All trees used to manufacture our products are harvested from Commercial and Agroforestry plantations on private land.

Sugar Gum Eucalyptus Cladocalyx

Beginning in 2021, Wattle&Wire pl started carriing out trials using platation Sugar Gum to produce split pale fence. It quickly became evident that this species does not split well, producing a straight but very rough split surface. Nevertheless, the timber is highly durable and showed signs of being relitively stable if sawn. As a result Sugar Gum is now regularily used to produce fences and we have entred into an agreement with a plantation manager to supply Sugar Gum of the right specification.

 

Bannockburn Sugar Gum and Wattle&Wire pl.

In 2022, Wattle&Wire entred into an agreement with the Ballarat Environmment Network, (BEN) to harvest Sugar Gum from their plantation at Bannockburn west of Geelong.

Ballarat Envioronment Network manages some 800Ha of small parks and reserves on behalf of the Victorian Government throughout the western district of Victoria. These include small, abandoned school sites, public recreational and nature reserves along with road reserves and small blocks of public land.

The 400Ha Bannockburn reserve includes a mix of indgenous native vegetation and a substantial mixed species plantation, planted some 70 years ago following the extraction of gravel from the site.

BEN uses the proceeds from the sale of wood from the plantation to finance restoration programs and management of the Bannockbrun reserve as well as other reserves in its remit.

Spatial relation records

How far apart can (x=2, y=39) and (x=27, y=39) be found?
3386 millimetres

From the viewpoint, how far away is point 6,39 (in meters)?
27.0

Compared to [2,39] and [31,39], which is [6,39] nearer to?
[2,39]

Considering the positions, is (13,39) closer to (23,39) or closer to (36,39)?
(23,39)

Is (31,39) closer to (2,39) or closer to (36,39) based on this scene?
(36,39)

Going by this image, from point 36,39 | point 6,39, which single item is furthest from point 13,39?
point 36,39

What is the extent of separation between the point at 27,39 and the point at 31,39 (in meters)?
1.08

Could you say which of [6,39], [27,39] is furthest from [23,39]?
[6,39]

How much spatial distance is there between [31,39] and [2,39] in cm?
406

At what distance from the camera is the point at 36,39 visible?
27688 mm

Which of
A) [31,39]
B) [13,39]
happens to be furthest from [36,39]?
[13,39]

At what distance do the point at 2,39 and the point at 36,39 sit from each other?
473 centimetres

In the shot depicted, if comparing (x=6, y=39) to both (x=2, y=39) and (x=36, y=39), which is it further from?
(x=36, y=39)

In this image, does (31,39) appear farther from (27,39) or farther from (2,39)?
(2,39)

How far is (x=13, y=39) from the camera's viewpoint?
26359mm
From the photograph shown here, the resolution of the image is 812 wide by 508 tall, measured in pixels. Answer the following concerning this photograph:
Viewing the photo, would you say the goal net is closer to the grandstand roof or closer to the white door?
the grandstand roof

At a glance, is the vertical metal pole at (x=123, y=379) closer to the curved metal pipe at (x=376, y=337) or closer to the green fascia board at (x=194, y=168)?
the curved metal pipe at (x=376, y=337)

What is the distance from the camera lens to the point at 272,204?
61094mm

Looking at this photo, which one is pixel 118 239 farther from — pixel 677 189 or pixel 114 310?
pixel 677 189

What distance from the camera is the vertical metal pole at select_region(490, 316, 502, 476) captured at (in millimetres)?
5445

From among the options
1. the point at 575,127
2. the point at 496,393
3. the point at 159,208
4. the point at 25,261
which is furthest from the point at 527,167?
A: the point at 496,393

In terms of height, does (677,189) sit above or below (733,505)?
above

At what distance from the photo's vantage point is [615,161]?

Tasks to complete
1. In the text about Sugar Gum, what was done at the Bannockburn site before its mixed species plantation was planted?
2. Write a continuation of the text about Sugar Gum fencing, starting after its final sentence.
These records have no connection to the text about Sugar Gum.

Solved tasks
1. Gravel was extracted from the site.

2.
The plantation comprises several areas of tree plantings including Swamp Mallet, Iron Bark and Grey Box but the largest area is planted to Sugar Gum. Harvested for firewood production in the past, the Sugar Gum trees have never been thinned or coppiced and therefore most trees have multiple small diameter trunks which are of little value in the mainstream timber processing system.

With the imminent closure of native forest logging, many Sugar Gum plantations in the western district of Victoria, where Sugar Gum thrives have been identified as sustainable sources of durable timber products, historically supplied by our native forests.

Many of the plantations have been negtected or just managed for firewood production so the trees require thinning and felling to encouage new growth which can then be managed to produce higher value saw logs and poles. The high cost of thinning and felling is a barrier to the transition to a higher value forest, especially as the value of the wood produced in the thinning does not often cover the cost of the thinning operation.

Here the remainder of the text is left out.